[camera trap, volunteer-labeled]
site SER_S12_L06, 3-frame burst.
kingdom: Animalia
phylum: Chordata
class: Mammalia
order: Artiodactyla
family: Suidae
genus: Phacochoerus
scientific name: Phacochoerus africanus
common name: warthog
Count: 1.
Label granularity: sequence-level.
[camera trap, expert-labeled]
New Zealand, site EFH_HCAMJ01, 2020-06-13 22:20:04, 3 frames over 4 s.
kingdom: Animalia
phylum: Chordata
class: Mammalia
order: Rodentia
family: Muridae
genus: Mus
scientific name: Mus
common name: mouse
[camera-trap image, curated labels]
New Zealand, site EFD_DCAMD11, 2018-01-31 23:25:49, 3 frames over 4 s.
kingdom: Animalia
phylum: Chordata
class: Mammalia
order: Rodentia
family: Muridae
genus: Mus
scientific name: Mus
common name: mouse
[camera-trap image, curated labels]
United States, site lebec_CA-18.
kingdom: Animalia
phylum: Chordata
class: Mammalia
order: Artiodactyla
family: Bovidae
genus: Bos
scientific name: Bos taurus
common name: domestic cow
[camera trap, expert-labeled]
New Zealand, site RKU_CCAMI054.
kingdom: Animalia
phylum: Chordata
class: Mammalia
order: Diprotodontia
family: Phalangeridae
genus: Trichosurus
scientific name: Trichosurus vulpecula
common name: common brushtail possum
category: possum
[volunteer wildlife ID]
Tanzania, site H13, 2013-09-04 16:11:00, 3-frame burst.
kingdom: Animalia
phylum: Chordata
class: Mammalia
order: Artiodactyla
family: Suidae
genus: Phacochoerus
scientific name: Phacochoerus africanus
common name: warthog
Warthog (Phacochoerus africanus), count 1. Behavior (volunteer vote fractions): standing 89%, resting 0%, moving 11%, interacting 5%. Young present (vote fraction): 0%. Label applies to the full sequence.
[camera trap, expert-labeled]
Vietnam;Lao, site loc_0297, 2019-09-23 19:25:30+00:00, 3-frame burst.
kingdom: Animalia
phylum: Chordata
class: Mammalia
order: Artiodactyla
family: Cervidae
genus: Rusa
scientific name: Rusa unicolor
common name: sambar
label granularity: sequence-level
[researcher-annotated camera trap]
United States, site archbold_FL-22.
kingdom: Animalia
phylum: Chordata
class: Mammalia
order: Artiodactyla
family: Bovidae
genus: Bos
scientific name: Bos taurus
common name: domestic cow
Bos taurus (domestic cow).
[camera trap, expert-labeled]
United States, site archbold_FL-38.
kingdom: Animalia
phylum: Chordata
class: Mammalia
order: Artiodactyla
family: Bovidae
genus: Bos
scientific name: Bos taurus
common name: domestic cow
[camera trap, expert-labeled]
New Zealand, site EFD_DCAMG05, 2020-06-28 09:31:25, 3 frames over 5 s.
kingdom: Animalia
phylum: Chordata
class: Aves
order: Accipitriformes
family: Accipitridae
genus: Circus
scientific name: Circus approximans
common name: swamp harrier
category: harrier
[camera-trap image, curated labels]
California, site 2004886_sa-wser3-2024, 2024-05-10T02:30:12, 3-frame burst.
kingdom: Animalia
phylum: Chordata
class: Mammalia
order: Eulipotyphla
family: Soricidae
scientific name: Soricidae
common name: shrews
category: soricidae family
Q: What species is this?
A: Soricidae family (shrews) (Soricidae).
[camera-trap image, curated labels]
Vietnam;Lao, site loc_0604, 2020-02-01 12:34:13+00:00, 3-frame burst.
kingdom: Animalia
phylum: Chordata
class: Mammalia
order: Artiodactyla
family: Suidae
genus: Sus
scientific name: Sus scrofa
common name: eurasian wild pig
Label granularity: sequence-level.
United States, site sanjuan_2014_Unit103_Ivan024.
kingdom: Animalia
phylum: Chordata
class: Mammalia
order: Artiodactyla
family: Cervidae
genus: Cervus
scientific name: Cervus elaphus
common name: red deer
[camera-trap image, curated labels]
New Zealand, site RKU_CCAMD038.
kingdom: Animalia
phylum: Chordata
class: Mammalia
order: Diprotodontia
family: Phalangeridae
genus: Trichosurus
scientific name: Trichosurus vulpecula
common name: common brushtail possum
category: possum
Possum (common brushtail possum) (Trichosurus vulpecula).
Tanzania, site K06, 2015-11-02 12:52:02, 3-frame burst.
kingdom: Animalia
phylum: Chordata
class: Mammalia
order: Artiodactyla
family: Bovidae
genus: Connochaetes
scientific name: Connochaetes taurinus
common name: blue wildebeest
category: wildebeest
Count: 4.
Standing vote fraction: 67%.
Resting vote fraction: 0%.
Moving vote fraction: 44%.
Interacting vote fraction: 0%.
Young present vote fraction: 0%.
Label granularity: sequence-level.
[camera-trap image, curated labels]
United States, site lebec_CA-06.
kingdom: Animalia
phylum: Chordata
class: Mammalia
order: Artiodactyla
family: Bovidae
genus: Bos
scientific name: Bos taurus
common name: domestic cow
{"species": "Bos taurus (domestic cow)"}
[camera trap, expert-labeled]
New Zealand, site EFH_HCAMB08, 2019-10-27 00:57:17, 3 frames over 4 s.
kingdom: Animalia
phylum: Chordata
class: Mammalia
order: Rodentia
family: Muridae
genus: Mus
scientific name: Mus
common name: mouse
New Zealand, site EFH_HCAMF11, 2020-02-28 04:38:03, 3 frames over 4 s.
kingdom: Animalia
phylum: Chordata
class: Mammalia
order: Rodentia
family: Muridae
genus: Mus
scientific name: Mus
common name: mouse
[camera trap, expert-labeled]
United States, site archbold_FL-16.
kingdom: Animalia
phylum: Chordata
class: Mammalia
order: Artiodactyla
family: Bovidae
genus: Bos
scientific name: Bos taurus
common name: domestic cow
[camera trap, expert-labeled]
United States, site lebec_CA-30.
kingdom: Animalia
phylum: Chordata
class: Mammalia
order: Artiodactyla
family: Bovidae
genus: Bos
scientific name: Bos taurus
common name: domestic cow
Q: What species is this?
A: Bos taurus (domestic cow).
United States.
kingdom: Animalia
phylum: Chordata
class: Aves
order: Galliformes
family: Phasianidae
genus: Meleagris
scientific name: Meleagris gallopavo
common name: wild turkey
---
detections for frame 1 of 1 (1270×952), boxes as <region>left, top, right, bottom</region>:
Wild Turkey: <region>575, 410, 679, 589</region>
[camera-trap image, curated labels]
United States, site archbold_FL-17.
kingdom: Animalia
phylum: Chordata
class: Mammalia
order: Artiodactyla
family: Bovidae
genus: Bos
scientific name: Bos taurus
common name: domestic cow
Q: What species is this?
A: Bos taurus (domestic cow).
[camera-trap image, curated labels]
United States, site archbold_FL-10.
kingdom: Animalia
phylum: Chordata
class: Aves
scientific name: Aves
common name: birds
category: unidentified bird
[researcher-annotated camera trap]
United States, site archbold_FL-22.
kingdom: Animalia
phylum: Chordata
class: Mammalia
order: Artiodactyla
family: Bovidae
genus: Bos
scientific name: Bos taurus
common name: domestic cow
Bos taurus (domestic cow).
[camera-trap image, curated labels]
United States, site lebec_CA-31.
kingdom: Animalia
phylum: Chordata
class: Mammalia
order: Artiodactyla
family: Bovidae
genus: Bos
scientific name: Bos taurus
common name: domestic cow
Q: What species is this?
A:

▸ **WHAT THE TASK ASKS**
The complete set of entries is to be restated word for word.

▸ **FINISHED TASK**
[camera trap, volunteer-labeled]
site SER_S12_L06, 3-frame burst.
kingdom: Animalia
phylum: Chordata
class: Mammalia
order: Artiodactyla
family: Suidae
genus: Phacochoerus
scientific name: Phacochoerus africanus
common name: warthog
Count: 1.
Label granularity: sequence-level.
[camera trap, expert-labeled]
New Zealand, site EFH_HCAMJ01, 2020-06-13 22:20:04, 3 frames over 4 s.
kingdom: Animalia
phylum: Chordata
class: Mammalia
order: Rodentia
family: Muridae
genus: Mus
scientific name: Mus
common name: mouse
[camera-trap image, curated labels]
New Zealand, site EFD_DCAMD11, 2018-01-31 23:25:49, 3 frames over 4 s.
kingdom: Animalia
phylum: Chordata
class: Mammalia
order: Rodentia
family: Muridae
genus: Mus
scientific name: Mus
common name: mouse
[camera-trap image, curated labels]
United States, site lebec_CA-18.
kingdom: Animalia
phylum: Chordata
class: Mammalia
order: Artiodactyla
family: Bovidae
genus: Bos
scientific name: Bos taurus
common name: domestic cow
[camera trap, expert-labeled]
New Zealand, site RKU_CCAMI054.
kingdom: Animalia
phylum: Chordata
class: Mammalia
order: Diprotodontia
family: Phalangeridae
genus: Trichosurus
scientific name: Trichosurus vulpecula
common name: common brushtail possum
category: possum
[volunteer wildlife ID]
Tanzania, site H13, 2013-09-04 16:11:00, 3-frame burst.
kingdom: Animalia
phylum: Chordata
class: Mammalia
order: Artiodactyla
family: Suidae
genus: Phacochoerus
scientific name: Phacochoerus africanus
common name: warthog
Warthog (Phacochoerus africanus), count 1. Behavior (volunteer vote fractions): standing 89%, resting 0%, moving 11%, interacting 5%. Young present (vote fraction): 0%. Label applies to the full sequence.
[camera trap, expert-labeled]
Vietnam;Lao, site loc_0297, 2019-09-23 19:25:30+00:00, 3-frame burst.
kingdom: Animalia
phylum: Chordata
class: Mammalia
order: Artiodactyla
family: Cervidae
genus: Rusa
scientific name: Rusa unicolor
common name: sambar
label granularity: sequence-level
[researcher-annotated camera trap]
United States, site archbold_FL-22.
kingdom: Animalia
phylum: Chordata
class: Mammalia
order: Artiodactyla
family: Bovidae
genus: Bos
scientific name: Bos taurus
common name: domestic cow
Bos taurus (domestic cow).
[camera trap, expert-labeled]
United States, site archbold_FL-38.
kingdom: Animalia
phylum: Chordata
class: Mammalia
order: Artiodactyla
family: Bovidae
genus: Bos
scientific name: Bos taurus
common name: domestic cow
[camera trap, expert-labeled]
New Zealand, site EFD_DCAMG05, 2020-06-28 09:31:25, 3 frames over 5 s.
kingdom: Animalia
phylum: Chordata
class: Aves
order: Accipitriformes
family: Accipitridae
genus: Circus
scientific name: Circus approximans
common name: swamp harrier
category: harrier
[camera-trap image, curated labels]
California, site 2004886_sa-wser3-2024, 2024-05-10T02:30:12, 3-frame burst.
kingdom: Animalia
phylum: Chordata
class: Mammalia
order: Eulipotyphla
family: Soricidae
scientific name: Soricidae
common name: shrews
category: soricidae family
Q: What species is this?
A: Soricidae family (shrews) (Soricidae).
[camera-trap image, curated labels]
Vietnam;Lao, site loc_0604, 2020-02-01 12:34:13+00:00, 3-frame burst.
kingdom: Animalia
phylum: Chordata
class: Mammalia
order: Artiodactyla
family: Suidae
genus: Sus
scientific name: Sus scrofa
common name: eurasian wild pig
Label granularity: sequence-level.
United States, site sanjuan_2014_Unit103_Ivan024.
kingdom: Animalia
phylum: Chordata
class: Mammalia
order: Artiodactyla
family: Cervidae
genus: Cervus
scientific name: Cervus elaphus
common name: red deer
[camera-trap image, curated labels]
New Zealand, site RKU_CCAMD038.
kingdom: Animalia
phylum: Chordata
class: Mammalia
order: Diprotodontia
family: Phalangeridae
genus: Trichosurus
scientific name: Trichosurus vulpecula
common name: common brushtail possum
category: possum
Possum (common brushtail possum) (Trichosurus vulpecula).
Tanzania, site K06, 2015-11-02 12:52:02, 3-frame burst.
kingdom: Animalia
phylum: Chordata
class: Mammalia
order: Artiodactyla
family: Bovidae
genus: Connochaetes
scientific name: Connochaetes taurinus
common name: blue wildebeest
category: wildebeest
Count: 4.
Standing vote fraction: 67%.
Resting vote fraction: 0%.
Moving vote fraction: 44%.
Interacting vote fraction: 0%.
Young present vote fraction: 0%.
Label granularity: sequence-level.
[camera-trap image, curated labels]
United States, site lebec_CA-06.
kingdom: Animalia
phylum: Chordata
class: Mammalia
order: Artiodactyla
family: Bovidae
genus: Bos
scientific name: Bos taurus
common name: domestic cow
{"species": "Bos taurus (domestic cow)"}
[camera trap, expert-labeled]
New Zealand, site EFH_HCAMB08, 2019-10-27 00:57:17, 3 frames over 4 s.
kingdom: Animalia
phylum: Chordata
class: Mammalia
order: Rodentia
family: Muridae
genus: Mus
scientific name: Mus
common name: mouse
New Zealand, site EFH_HCAMF11, 2020-02-28 04:38:03, 3 frames over 4 s.
kingdom: Animalia
phylum: Chordata
class: Mammalia
order: Rodentia
family: Muridae
genus: Mus
scientific name: Mus
common name: mouse
[camera trap, expert-labeled]
United States, site archbold_FL-16.
kingdom: Animalia
phylum: Chordata
class: Mammalia
order: Artiodactyla
family: Bovidae
genus: Bos
scientific name: Bos taurus
common name: domestic cow
[camera trap, expert-labeled]
United States, site lebec_CA-30.
kingdom: Animalia
phylum: Chordata
class: Mammalia
order: Artiodactyla
family: Bovidae
genus: Bos
scientific name: Bos taurus
common name: domestic cow
Q: What species is this?
A: Bos taurus (domestic cow).
United States.
kingdom: Animalia
phylum: Chordata
class: Aves
order: Galliformes
family: Phasianidae
genus: Meleagris
scientific name: Meleagris gallopavo
common name: wild turkey
---
detections for frame 1 of 1 (1270×952), boxes as <region>left, top, right, bottom</region>:
Wild Turkey: <region>575, 410, 679, 589</region>
[camera-trap image, curated labels]
United States, site archbold_FL-17.
kingdom: Animalia
phylum: Chordata
class: Mammalia
order: Artiodactyla
family: Bovidae
genus: Bos
scientific name: Bos taurus
common name: domestic cow
Q: What species is this?
A: Bos taurus (domestic cow).
[camera-trap image, curated labels]
United States, site archbold_FL-10.
kingdom: Animalia
phylum: Chordata
class: Aves
scientific name: Aves
common name: birds
category: unidentified bird
[researcher-annotated camera trap]
United States, site archbold_FL-22.
kingdom: Animalia
phylum: Chordata
class: Mammalia
order: Artiodactyla
family: Bovidae
genus: Bos
scientific name: Bos taurus
common name: domestic cow
Bos taurus (domestic cow).
[camera-trap image, curated labels]
United States, site lebec_CA-31.
kingdom: Animalia
phylum: Chordata
class: Mammalia
order: Artiodactyla
family: Bovidae
genus: Bos
scientific name: Bos taurus
common name: domestic cow
Q: What species is this?
A:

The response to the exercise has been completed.